TCE-PE aplica multas milionárias e determina auditoria em prefeitura por excesso de cargos comissionados
Decisões desta quinta (21) incluem condenação da ex-diretora da FUNASE Nadja Maria Alencar Vidal Pires por contratação irregular e alerta sobre baixa cobertura vacinal em municípios
O Tribunal de Contas do Estado de Pernambuco (TCE-PE) publicou nesta quinta-feira (21), uma série de decisões que impactam gestões municipais e órgãos estaduais, com destaque para a condenação da ex-diretora da Fundação de Atendimento Socioeducativo (FUNASE), Nadja Maria Alencar Vidal Pires e a determinação de auditoria especial em Belém de Maria devido à criação massiva de cargos comissionados.
Casos em destaque
Belém de Maria
- Auditoria especial determinada sobre a estrutura de pessoal (2017-2025)

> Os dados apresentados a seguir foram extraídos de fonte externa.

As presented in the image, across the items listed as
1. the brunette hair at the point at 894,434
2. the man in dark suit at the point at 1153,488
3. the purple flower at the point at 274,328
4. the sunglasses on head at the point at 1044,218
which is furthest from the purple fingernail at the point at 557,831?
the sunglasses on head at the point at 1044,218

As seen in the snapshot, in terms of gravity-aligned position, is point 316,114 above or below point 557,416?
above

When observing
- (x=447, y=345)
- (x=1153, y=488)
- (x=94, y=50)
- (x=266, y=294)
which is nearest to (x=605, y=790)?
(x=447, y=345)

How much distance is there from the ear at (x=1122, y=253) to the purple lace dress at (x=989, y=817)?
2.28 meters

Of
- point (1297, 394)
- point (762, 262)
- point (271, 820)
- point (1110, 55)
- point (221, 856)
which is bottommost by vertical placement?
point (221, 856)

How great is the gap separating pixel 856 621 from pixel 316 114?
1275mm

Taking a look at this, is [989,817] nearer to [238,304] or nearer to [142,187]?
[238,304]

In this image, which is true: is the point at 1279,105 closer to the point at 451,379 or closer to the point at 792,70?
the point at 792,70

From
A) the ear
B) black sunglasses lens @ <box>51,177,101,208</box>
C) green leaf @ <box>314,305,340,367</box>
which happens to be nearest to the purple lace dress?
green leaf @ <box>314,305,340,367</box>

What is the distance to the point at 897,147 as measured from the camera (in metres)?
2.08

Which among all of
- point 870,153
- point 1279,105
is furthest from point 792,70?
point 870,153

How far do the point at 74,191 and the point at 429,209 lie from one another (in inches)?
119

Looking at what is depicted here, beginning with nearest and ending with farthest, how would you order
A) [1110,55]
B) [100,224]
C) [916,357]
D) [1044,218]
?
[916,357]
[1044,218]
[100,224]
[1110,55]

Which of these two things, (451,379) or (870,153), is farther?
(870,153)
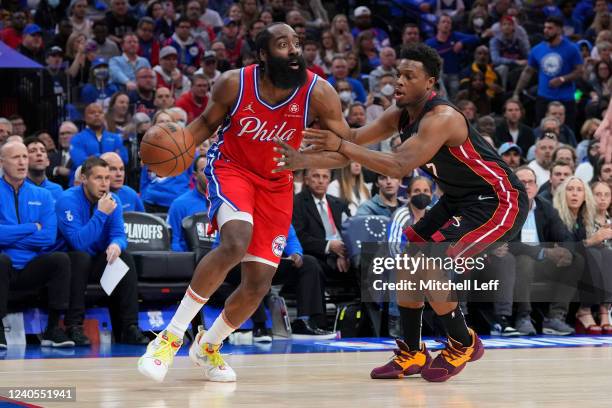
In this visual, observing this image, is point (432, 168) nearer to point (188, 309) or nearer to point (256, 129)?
point (256, 129)

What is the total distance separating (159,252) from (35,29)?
207 inches

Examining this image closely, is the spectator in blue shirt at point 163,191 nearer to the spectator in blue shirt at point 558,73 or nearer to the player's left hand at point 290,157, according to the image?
the player's left hand at point 290,157

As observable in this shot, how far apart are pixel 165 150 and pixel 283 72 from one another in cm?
76

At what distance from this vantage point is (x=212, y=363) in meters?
5.81

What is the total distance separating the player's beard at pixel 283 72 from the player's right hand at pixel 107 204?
116 inches

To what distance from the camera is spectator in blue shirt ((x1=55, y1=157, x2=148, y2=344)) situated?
8188mm

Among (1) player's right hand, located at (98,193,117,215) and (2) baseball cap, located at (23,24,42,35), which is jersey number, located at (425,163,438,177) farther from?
(2) baseball cap, located at (23,24,42,35)

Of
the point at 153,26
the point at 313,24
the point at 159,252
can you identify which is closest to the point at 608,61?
the point at 313,24

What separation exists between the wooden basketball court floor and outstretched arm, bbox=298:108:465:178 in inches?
44.2

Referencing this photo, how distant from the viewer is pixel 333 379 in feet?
19.0

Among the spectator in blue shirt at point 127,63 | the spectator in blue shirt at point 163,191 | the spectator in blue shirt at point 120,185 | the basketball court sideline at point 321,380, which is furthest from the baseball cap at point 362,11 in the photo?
the basketball court sideline at point 321,380

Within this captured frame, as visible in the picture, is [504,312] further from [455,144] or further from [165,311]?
[455,144]

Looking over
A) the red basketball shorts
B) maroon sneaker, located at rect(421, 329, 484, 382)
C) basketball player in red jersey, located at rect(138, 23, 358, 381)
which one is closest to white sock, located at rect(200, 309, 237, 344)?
basketball player in red jersey, located at rect(138, 23, 358, 381)

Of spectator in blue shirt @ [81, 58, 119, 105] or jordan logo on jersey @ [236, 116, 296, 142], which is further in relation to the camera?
spectator in blue shirt @ [81, 58, 119, 105]
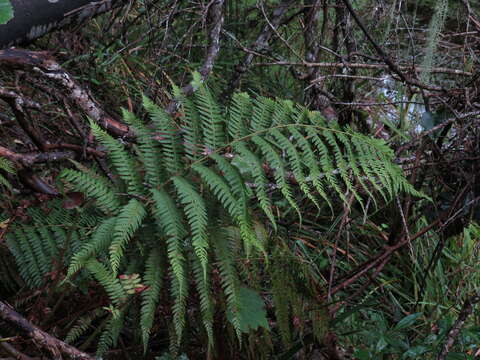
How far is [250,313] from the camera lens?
1.64 m

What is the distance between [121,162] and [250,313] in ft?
1.93

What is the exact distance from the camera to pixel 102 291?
5.73 feet

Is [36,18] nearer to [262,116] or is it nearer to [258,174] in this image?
[262,116]

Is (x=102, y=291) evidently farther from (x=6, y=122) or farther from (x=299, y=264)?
(x=6, y=122)

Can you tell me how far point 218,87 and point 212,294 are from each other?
170cm

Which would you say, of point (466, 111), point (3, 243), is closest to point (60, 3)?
point (3, 243)

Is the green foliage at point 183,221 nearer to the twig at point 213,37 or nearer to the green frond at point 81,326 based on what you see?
the green frond at point 81,326

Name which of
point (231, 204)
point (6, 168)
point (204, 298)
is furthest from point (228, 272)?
point (6, 168)

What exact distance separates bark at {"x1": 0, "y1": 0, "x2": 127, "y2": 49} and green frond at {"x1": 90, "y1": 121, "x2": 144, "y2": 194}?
564mm

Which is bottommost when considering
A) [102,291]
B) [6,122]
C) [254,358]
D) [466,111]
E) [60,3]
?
[254,358]

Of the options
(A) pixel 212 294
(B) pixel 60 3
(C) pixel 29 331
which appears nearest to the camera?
(C) pixel 29 331

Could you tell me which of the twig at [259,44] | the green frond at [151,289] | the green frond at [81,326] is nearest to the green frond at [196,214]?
the green frond at [151,289]

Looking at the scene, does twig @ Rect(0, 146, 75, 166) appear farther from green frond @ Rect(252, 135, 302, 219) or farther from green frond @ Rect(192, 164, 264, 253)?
green frond @ Rect(252, 135, 302, 219)

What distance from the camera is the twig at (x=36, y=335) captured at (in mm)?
1438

- Suspensão imediata de leis que criaram 550 cargos comissionados
- Bloqueio de pagamentos de subsídios majorados ilegalmente
FUNASE
- Multa de R$ 21.926,88 para a ex-diretora Nadja Maria Alencar Vidal Pires
- Motivo: Permitir prestação de serviços sem contrato e sem licitação
- Determinação de aprimorar processos licitatórios e controle patrimonial
Vitória de Santo Antão
- Multas de R$ 10.963,44 para prefeito e secretários
- Contratações temporárias declaradas ilegais por excesso de gastos com pessoal
- Prazo de 180 dias para realizar concurso público
Problemas na saúde pública
Dois municípios foram alertados sobre baixa cobertura vacinal:
Escada e Barreiros
- Cobertura vacinal insuficiente no Programa Nacional de Imunizações
- Determinação: Supervisão de salas de vacina, capacitação de profissionais e busca ativa
- Exigência de garantia de energia elétrica e equipamentos adequados
Situação fiscal crítica
Vicência
- Contas de 2023 rejeitadas pelo TCE-PE
- Motivo: Gastos com pessoal atingiram 69,63% (limite é 60%)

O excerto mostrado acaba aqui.